そして、新たに一本の線が生まれていた。それは部屋の中央で、ベランダと私を隔てている。その線に見覚えがあった。
いつか、線の先の文字が見えなかった、あの線だ。今は、その先の文字を読むことができた。
〝鳥〟
——そうだ。
よろよろと立ち上がると、私はその線に近づいた。そしてその手前、徒競走のスタートラインのように、ギリギリのところで立ち止まる。
私は、鳥になりたかった。
もし、祐也のお姫様になれないのなら。鳥になってみたい。鳥になって、大空を自由に飛び回ってみたい。
あのスズメたちのように。何にも縛られずに、遠くまで行ってみたかった。疲れたら適当なところで休んで、眠って、また進む。あてもなく、遠く、彼方へ。
ずっと夢だった。見ないようにしていた夢。でも今、はっきりと気づいてしまった。自由への渇望。
それはきっと、とても幸せなことなのだろう。
一歩踏み出すと、体は簡単に線を超えた。
カラリと引き戸を開ける。夜風が部屋に入り込んで、ワンピースの裾をひらひらと揺らした。冷たい空気が心地いい。

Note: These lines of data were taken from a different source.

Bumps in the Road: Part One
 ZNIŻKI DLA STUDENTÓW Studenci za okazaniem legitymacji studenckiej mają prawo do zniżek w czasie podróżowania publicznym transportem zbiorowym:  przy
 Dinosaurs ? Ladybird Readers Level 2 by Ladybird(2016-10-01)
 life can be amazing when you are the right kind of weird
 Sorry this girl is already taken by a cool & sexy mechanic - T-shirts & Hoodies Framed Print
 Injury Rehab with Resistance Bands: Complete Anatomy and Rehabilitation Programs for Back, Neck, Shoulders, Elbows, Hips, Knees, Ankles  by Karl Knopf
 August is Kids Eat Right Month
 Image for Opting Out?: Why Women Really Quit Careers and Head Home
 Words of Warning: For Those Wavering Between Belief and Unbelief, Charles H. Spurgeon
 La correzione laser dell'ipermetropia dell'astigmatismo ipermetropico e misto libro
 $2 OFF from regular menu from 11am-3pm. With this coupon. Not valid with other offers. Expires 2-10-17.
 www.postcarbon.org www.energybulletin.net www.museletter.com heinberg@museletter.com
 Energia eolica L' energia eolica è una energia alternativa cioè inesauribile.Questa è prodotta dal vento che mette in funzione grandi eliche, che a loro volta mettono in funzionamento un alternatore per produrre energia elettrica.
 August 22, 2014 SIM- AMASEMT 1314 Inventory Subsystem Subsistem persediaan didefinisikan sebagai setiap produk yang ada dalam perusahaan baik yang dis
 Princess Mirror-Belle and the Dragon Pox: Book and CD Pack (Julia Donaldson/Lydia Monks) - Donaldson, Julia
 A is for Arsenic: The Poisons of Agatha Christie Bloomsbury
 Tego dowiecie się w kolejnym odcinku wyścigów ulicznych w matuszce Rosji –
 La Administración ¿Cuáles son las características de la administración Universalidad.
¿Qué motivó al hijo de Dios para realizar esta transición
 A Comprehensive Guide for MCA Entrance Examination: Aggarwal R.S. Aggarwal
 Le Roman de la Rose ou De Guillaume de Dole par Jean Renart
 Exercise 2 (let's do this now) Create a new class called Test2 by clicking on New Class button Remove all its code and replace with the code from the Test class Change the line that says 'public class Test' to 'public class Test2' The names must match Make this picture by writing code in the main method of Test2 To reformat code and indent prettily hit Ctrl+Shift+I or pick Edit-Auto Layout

——〝線〟を超えると、私はよくないものになってしまうのだと思っていた。
だから、線は超えてはいけなかった。それは、私の中の掟。あちらとこちらは、別世界なのだから。
でも、鳥になれるのならば。
変わってしまうのも悪くない。
私はベランダの手すりに足をかけると、そこから力いっぱい、飛び立った。
その瞬間、私はたしかに鳥になれたのだった。